### What the exercise asks:
Which lines of the data below contain the word "field", matching its case exactly? Copy out each of those lines.
++++ Data rows
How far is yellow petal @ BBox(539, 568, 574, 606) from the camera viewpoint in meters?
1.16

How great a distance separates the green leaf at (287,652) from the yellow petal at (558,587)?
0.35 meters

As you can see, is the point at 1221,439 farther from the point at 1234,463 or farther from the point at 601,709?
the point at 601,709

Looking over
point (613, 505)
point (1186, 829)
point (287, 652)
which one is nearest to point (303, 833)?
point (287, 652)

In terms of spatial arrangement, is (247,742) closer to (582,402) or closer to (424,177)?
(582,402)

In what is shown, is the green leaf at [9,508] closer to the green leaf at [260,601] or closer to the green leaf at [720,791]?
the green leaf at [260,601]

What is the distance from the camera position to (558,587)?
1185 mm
++++++++
++++ Data rows
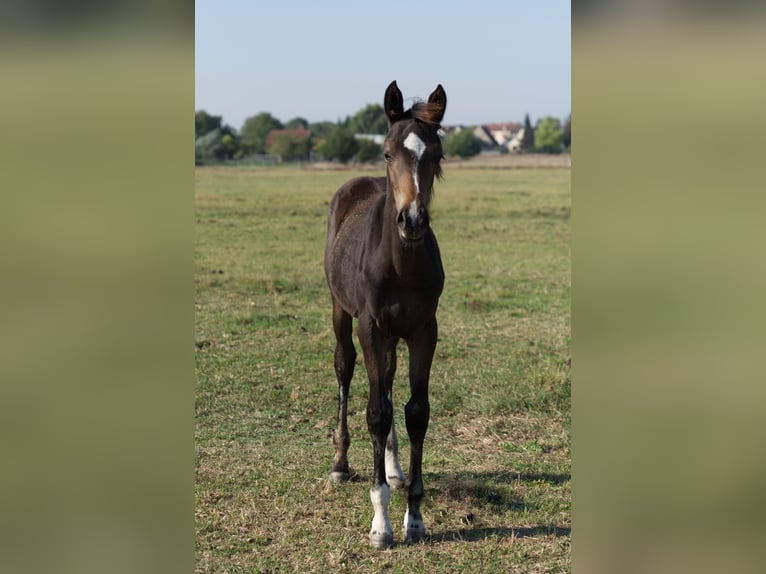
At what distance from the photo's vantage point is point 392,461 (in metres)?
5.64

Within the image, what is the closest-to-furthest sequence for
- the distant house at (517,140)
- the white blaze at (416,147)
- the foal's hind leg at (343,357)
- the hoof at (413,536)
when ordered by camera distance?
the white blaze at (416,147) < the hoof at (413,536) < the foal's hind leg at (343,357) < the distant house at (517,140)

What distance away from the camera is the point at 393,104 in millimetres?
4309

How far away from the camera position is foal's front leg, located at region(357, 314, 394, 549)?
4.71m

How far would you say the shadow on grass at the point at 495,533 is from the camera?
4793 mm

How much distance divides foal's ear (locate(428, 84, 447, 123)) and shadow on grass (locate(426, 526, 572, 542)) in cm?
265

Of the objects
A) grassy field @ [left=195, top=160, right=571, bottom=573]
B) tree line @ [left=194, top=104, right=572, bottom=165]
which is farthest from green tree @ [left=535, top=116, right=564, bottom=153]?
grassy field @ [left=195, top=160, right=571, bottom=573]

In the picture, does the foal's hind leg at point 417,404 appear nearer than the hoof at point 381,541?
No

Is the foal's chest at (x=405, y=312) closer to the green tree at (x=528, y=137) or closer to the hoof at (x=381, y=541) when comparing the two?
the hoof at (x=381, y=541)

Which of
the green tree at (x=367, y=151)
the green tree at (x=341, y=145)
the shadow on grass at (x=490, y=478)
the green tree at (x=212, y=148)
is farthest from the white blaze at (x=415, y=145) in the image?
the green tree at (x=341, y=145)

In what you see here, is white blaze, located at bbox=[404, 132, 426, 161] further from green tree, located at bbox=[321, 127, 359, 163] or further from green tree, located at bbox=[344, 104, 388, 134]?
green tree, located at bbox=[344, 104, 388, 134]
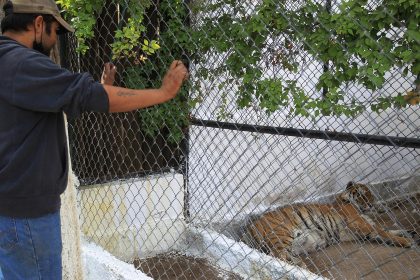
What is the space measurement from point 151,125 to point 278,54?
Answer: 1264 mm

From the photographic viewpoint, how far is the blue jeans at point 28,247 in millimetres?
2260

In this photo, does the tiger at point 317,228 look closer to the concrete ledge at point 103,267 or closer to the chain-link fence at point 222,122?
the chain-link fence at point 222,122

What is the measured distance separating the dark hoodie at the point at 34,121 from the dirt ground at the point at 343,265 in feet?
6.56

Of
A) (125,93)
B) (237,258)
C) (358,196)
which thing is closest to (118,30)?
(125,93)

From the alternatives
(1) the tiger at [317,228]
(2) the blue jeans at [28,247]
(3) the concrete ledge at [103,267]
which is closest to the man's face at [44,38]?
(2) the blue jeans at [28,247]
++++++++
### Expected answer:
A) grassy field @ [left=195, top=160, right=571, bottom=573]
grassy field @ [left=195, top=160, right=571, bottom=573]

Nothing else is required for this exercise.